所示段落:

■ ■ ■

第三个是bulid_rpn_target(image_shape, anchors, gt_class_ids, gt_boxes, config),利用overlap的大小给anchors寻找对应的gt_boxs，对anchors再进行抽样，去除一半以上的positive anchors再计算须要留下的negative anchors，最终计算留下的positive anchors与所对应的gt_box的deltas，返回的rpn_match中-1是negative，0是neutral，1是positive，这个在data_generator()中有用处。

接下来是这块的主角data_generator()，是一个数据的生成器，用于产生数据，用于以后的训练和各层之间的调用等。能够留意一下这个生成器的返回值。

###产生一系列的数据的generator
def data_generator(dataset, config, shuffle=True, augment=True, random_rois=0,
                   batch_size=1, detection_targets=False):
    """
    - images: [batch, H, W, C]
    - image_meta: [batch, size of image meta]
    - rpn_match: [batch, N] Integer (1=positive anchor, -1=negative, 0=neutral)
    - rpn_bbox: [batch, N, (dy, dx, log(dh), log(dw))] Anchor bbox deltas.
    - gt_class_ids: [batch, MAX_GT_INSTANCES] Integer class IDs
    - gt_boxes: [batch, MAX_GT_INSTANCES, (y1, x1, y2, x2)]
    - gt_masks: [batch, height, width, MAX_GT_INSTANCES]. The height and width
                are those of the image unless use_mini_mask is True, in which
                case they are defined in MINI_MASK_SHAPE.

    outputs list: Usually empty in regular training. But if detection_targets
        is True then the outputs list contains target class_ids, bbox deltas,
        and masks.
    """
    b = 0  # batch item index
    image_index = -1
    image_ids = np.copy(dataset.image_ids)

■ ■ ■

数据摘录:
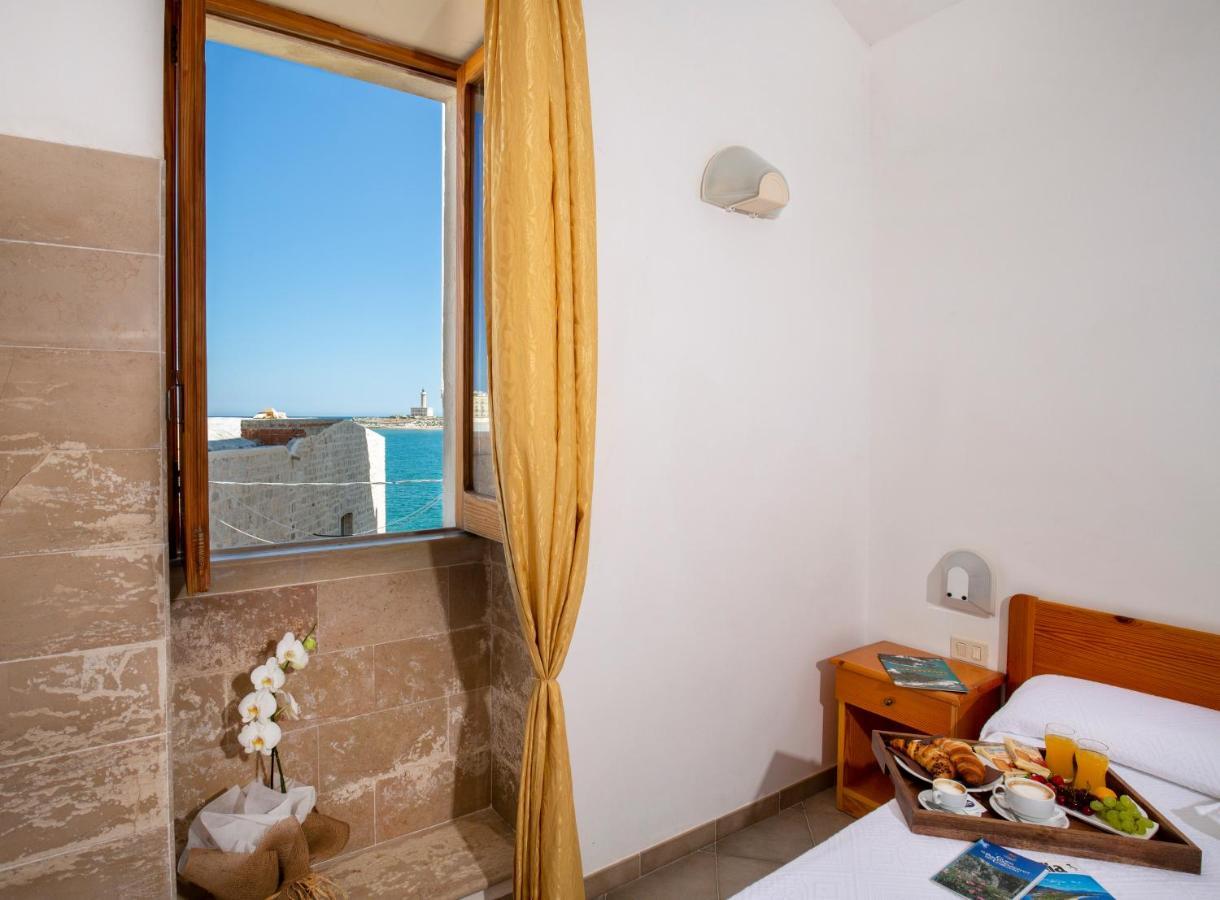 Hotel Punta San Francesco Vieste Exterior foto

■ ■ ■

任务要求 A:
根据关于data_generator()的段落，说明data_generator()是做什么的，它产生的数据又用在哪里。
任务要求 B:
请把关于data_generator()的段落中从"- gt_class_ids: [batch, MAX_GT_INSTANCES]"开始、到"defined in MINI_MASK_SHAPE."为止（含这一处）的部分逐字抄写下来。
任务要求 C:
关于data_generator()的段落在最后一行后中断，请从那里往下续写。

任务回答 A:
data_generator()是一个数据生成器，负责产生数据。这些数据供以后的训练使用，也用于各层之间的调用等。

任务回答 B:
- gt_class_ids: [batch, MAX_GT_INSTANCES] Integer class IDs
    - gt_boxes: [batch, MAX_GT_INSTANCES, (y1, x1, y2, x2)]
    - gt_masks: [batch, height, width, MAX_GT_INSTANCES]. The height and width
                are those of the image unless use_mini_mask is True, in which
                case they are defined in MINI_MASK_SHAPE.

任务回答 C:
    error_count = 0

    # Anchors
    # [anchor_count, (y1, x1, y2, x2)]
    anchors = utils.generate_pyramid_anchors(config.RPN_ANCHOR_SCALES,
                                             config.RPN_ANCHOR_RATIOS,
                                             config.BACKBONE_SHAPES,
                                             config.BACKBONE_STRIDES,
                                             config.RPN_ANCHOR_STRIDE)

    # Keras requires a generator to run indefinately.
    while True:
        try:
            ##只有在epoch的时候进行打乱
            # Increment index to pick next image. Shuffle if at the start of an epoch.
            image_index = (image_index + 1) % len(image_ids)
            if shuffle and image_index == 0:
                np.random.shuffle(image_ids)
            #利用第一个函数获得该图像所对应的全部groundtruth值
            # Get GT bounding boxes and masks for image.
            image_id = image_ids[image_index]
            image, image_meta, gt_class_ids, gt_boxes, gt_masks = \
                load_image_gt(dataset, config, image_id, augment=augment,
                              use_mini_mask=config.USE_MINI_MASK)

            # Skip images that have no instances. This can happen in cases
            # where we train on a subset of classes and the image doesn't
            # have any of the classes we care about.
            if not np.any(gt_class_ids > 0):
                continue

            # RPN Targets
            ##返回锚点中positive，neutral，negative分类信息和positive的anchors与gt_boxes的delta
            rpn_match, rpn_bbox = build_rpn_targets(image.shape, anchors,
                                                    gt_class_ids, gt_boxes, config)

            # Mask R-CNN Targets
            if random_rois:
                rpn_rois = generate_random_rois(
                    image.shape, random_rois, gt_class_ids, gt_boxes)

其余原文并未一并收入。